Supreme Court Decides Siegel v. Fitzgerald
On June 6, 2022, the U.S. Supreme Court decided Siegel v. Fitzgerald, No. 21-441, holding that Congress’s enactment of a significant fee increase that exempted bankruptcy debtors in two states violated the uniformity requirement of the Constitution’s Bankruptcy Clause.
Concerned by the high workload of bankruptcy judges, Congress created the United States Trustee Program to transfer administrative functions previously handled by those judges to a stakeholder — the U.S. Trustee. When it converted the initiative from a limited pilot program to a nationwide one, Congress allowed the judicial districts in North Carolina and Alabama to opt out of the program. In these districts, courts continue to appoint bankruptcy administrators under a system called the Administrator Program, which operates under a separate funding source than the Trustee Program. While the Trustee Program is funded by quarterly fees paid by debtors who file cases under Chapter 11 of the Bankruptcy Code, the Administrator Program is funded by the federal judiciary’s general budget. From 2001 to 2017, the Judicial Conference of the United States required Chapter 11 debtors in Administrator Program districts to pay fees equal to those imposed in Trustee Program districts. In 2017, Congress, to address budget shortfalls, enacted a temporary increase in the fee rates applicable to large Chapter 11 cases, applicable to both currently pending and newly filed cases. In turn, the Judicial Conference adopted an analogous 2017 fee increase for the six Administrator Program districts — but those fees were applicable only to newly filed cases and took effect several months after the fees for Trustee Program cases took effect.

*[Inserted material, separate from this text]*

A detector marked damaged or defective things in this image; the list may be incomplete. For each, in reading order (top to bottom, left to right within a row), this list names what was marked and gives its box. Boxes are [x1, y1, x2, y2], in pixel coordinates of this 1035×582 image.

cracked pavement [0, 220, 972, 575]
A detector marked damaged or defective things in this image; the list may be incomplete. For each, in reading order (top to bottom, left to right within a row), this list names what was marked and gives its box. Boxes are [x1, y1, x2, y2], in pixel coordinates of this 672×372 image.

In 2008, Circuit City Stores, Inc., filed for Chapter 11 bankruptcy in a Trustee Program district. The bankruptcy was still pending when fees increased through the 2017 Act. As a result, petitioner paid significantly more in fees than it had previously. Circuit City challenged those fees, contending that the fee increase was non-uniform across Trustee Program districts and Administrator Program districts, in violation of the Bankruptcy Clause, which empowers Congress to establish “uniform Laws on the subject of Bankruptcies throughout the United States,” U.S. Const., Art. I, § 8, cl. 4. The Bankruptcy Court agreed, but the Fourth Circuit reversed.

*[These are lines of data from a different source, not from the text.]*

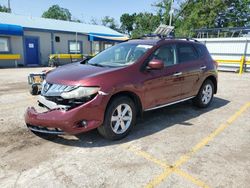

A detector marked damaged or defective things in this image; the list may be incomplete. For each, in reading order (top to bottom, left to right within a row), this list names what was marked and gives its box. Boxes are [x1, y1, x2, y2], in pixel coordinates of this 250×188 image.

damaged front bumper [24, 95, 108, 135]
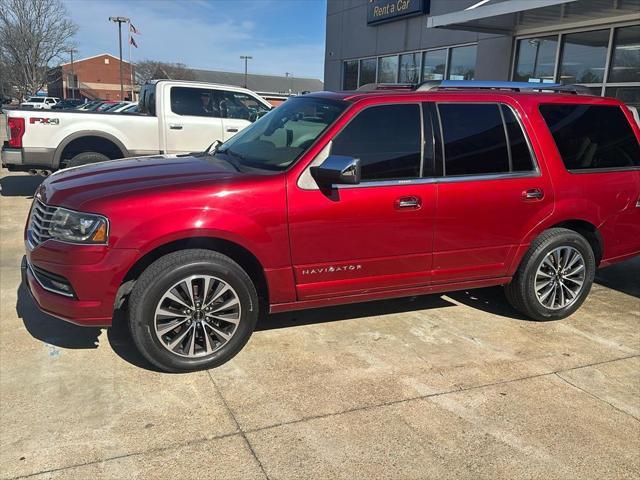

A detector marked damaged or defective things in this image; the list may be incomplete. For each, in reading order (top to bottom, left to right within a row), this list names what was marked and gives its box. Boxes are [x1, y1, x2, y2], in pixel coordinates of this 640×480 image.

pavement crack [209, 372, 272, 480]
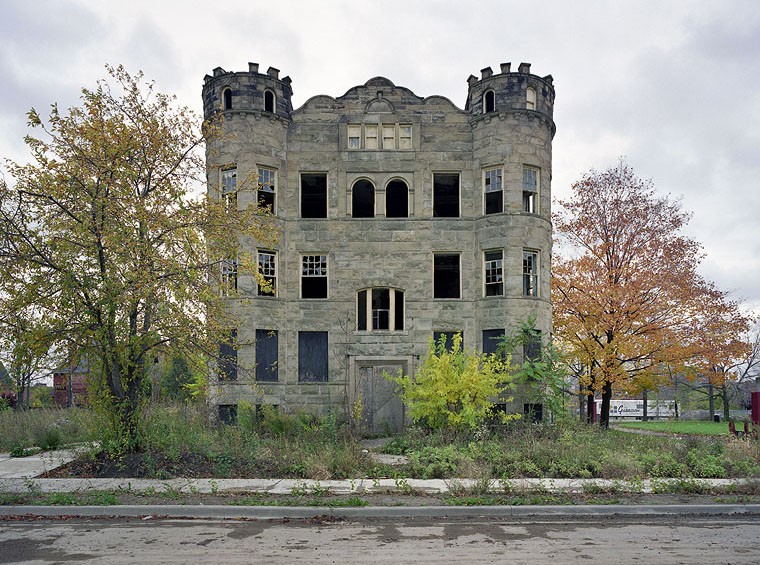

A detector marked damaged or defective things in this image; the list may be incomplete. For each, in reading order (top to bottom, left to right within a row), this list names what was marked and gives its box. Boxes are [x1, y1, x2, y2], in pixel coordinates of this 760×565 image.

broken window [360, 124, 376, 149]
broken window [258, 167, 276, 214]
broken window [300, 172, 326, 218]
broken window [350, 180, 374, 217]
broken window [386, 180, 410, 217]
broken window [434, 172, 458, 216]
broken window [484, 167, 502, 214]
broken window [524, 167, 540, 214]
broken window [220, 258, 238, 298]
broken window [256, 250, 278, 296]
broken window [302, 256, 328, 300]
broken window [436, 254, 460, 300]
broken window [486, 250, 504, 298]
broken window [524, 250, 540, 298]
broken window [356, 286, 404, 330]
broken window [218, 328, 236, 382]
broken window [255, 328, 280, 382]
broken window [298, 330, 328, 384]
broken window [480, 328, 504, 354]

In reversing and remanding, the Supreme Court first explained that the 2017 Act was subject to the Bankruptcy Clause’s uniformity requirement because nothing in that provision suggested a distinction between substantive and administrative laws, and the Necessary and Proper Clause does not permit Congress to circumvent the limitations set by the Bankruptcy Clause. Moreover, the 2017 Act does not confer discretion on bankruptcy districts to set regional policies based on regional needs.
The Court then held that the statute violated the uniformity requirement because the 2017 Act’s fee increase was not geographically uniform, in that it applied differently to Chapter 11 debtors based on whether they had filed in a Trustee Program district or an Administrator Program district — i.e., whether the case had been filed in North Carolina or Alabama, or in any other state. And though this disparity may have resulted from an effort to solve a budgetary shortfall, that gap stemmed not from an external and geographically isolated need, but from Congress’s creation of a two-track bankruptcy-administration system; and Congress cannot treat identical debtors differently based on artificial distinctions Congress itself created.
Justice Sotomayor authored the opinion for a unanimous Court.